Published 9:30 AM by with 0 comment

Civil Rights 2.0: How much has changed in 50 years?

I have watched with a mixture of sadness and anger as the Mike Brown saga has played out for over a week, in Ferguson, Missouri. I know that people have jockeyed on both sides of the issue and I continue to see that there is an issue in this country that has been kicked down the political football field; race.

When the President was elected we were supposed to have evolved into a post-racial period in our history. In fact, the opposition to his election was quite frightening but not altogether surprising. Both Hate group and Patriot Group rolls increased. (Southern Poverty Law Center).

We have an issue with race in this country. Granted, in some ways there has been some improvement. For example, I wouldn’t be working at a Predominately White Institution (PWI) in the South -- Ph.D. or not, 50 years ago. I have paid my “Black tax” continually throughout my life. As a youth in both NYC and Miami, my parents would constantly remind me to be wary of my surroundings and how to survive police encounters. Today, I find it ironic to hear people say that if you aren’t doing anything then you have nothing to worry about. That isn’t reality for any black male that I know after about age 12.

You shouldn’t live in world where you heart quickens when you see sirens behind you, when you haven’t done anything.

Police mirror society.  There is always going to be a chicken or egg argument over “race and crime”.  Usually those who engage in these arguments use suspect statistics.

I’ve always said there isn’t that much of difference in criminality; there is a difference in enforcement, perception and presentation. There is also a difference in portrayal and reaction by society depending on melanin content. 

Cliven Bundy broke the law for a decade by grazing his herds on federal land. However, when finally confronted about it, he then, in effect, held the government hostage with snipers on a bridge. Openly defying the federal government. No arrests. No national guard. No escalation.

He won.

Conversely, a police officer shoots an unarmed young black man. He’s left in the street like a dead dog and the police do nothing but mill around for awhile... then call in the riot squad.

He lost.

It was telling that no federal officials showed up for days. Meanwhile, the local police chose to use the $9 million in military hardware they had sitting around. In fact, it took the arrests of reporters and a white pastor getting shot with rubber bullets to get some political traction.

The thoughts of some on social media are that black people are again reacting in a sub-human manner. The media hold sway; perception is reality.

It is funny though that when white college kids riot after their sports team wins a game, it is considered youthful enthusiasm. Or when people riot in in another country, they are portrayed as fighting for their rights against oppression or tyranny!

Remember also that during Hurricane Katrina, white survivors found food in stores but black survivors looted stores.
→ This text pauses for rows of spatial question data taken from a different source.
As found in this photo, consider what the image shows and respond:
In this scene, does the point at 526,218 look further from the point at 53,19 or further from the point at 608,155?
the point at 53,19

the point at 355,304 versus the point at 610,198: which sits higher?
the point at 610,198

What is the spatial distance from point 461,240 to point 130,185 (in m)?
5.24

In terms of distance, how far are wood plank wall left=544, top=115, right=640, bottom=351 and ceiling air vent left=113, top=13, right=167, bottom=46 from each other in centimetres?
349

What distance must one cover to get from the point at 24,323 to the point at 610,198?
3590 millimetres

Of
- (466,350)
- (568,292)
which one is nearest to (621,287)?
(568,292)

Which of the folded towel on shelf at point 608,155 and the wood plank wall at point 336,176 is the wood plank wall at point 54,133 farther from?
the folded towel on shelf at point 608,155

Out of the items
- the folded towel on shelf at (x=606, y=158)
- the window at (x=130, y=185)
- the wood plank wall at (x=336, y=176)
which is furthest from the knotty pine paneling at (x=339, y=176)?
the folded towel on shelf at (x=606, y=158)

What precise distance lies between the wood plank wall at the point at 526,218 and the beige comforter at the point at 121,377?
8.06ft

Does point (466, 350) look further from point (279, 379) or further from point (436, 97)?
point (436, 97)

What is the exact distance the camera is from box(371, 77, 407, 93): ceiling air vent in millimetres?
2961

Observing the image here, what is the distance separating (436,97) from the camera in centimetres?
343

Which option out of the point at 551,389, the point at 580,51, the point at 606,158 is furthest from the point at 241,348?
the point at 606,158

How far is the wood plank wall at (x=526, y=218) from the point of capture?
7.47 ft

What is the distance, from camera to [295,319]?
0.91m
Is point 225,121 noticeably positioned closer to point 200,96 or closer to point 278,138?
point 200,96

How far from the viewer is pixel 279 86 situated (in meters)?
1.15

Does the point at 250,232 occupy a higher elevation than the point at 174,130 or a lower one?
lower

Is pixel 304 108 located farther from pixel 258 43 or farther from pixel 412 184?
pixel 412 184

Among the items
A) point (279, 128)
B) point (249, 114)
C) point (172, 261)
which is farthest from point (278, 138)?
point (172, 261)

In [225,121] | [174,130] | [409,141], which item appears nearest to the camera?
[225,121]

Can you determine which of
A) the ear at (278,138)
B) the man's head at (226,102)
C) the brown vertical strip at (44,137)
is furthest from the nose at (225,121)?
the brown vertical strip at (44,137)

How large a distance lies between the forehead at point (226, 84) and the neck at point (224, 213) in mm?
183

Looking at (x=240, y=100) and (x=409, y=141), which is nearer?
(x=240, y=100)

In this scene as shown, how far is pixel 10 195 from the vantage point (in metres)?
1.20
When Blacks are stopped, harassed and sometimes killed by police it is ALWAYS justified.

The ironic thing that has come out this tragedy is that we have found that there is a disturbing trend concerning police brutality. There has been a steady rise in shootings and now the others have been affected. It took a white retired Lt. Colonel to get the state of Wisconsin to implement civil police review boards, after the death of his handcuffed son. Others have come forward with their stories and they also are white.

Blacks have carried this burden for many years and have consistently been told that if you haven’t done anything, then you have nothing to worry about. We are constantly portrayed as criminals; so when we are stopped that is expected. We are either in the wrong neighborhood (upscale) or the wrong neighborhood (urban/poor). We are either walking too fast/slow/suspiciously. Our clothes are too loose/tight/dark/light.

Don’t get me wrong, if the police treated everyone as they treat Blacks and Latinos there would be no crime. Because all of the criminals that aren’t under the microscope would understand that they too are a guilty until proven otherwise.

 There are good law enforcement officers out there. However, just as in education, we are facing a broken system that needs to be fixed.

The good officers are going to have to get rid of the officers that aren’t effective.  

There has to be a system in place where there is oversight. No one does a good job of watching themselves. This underscores the need for a fundamental need to address the issues of differences that still affect our country.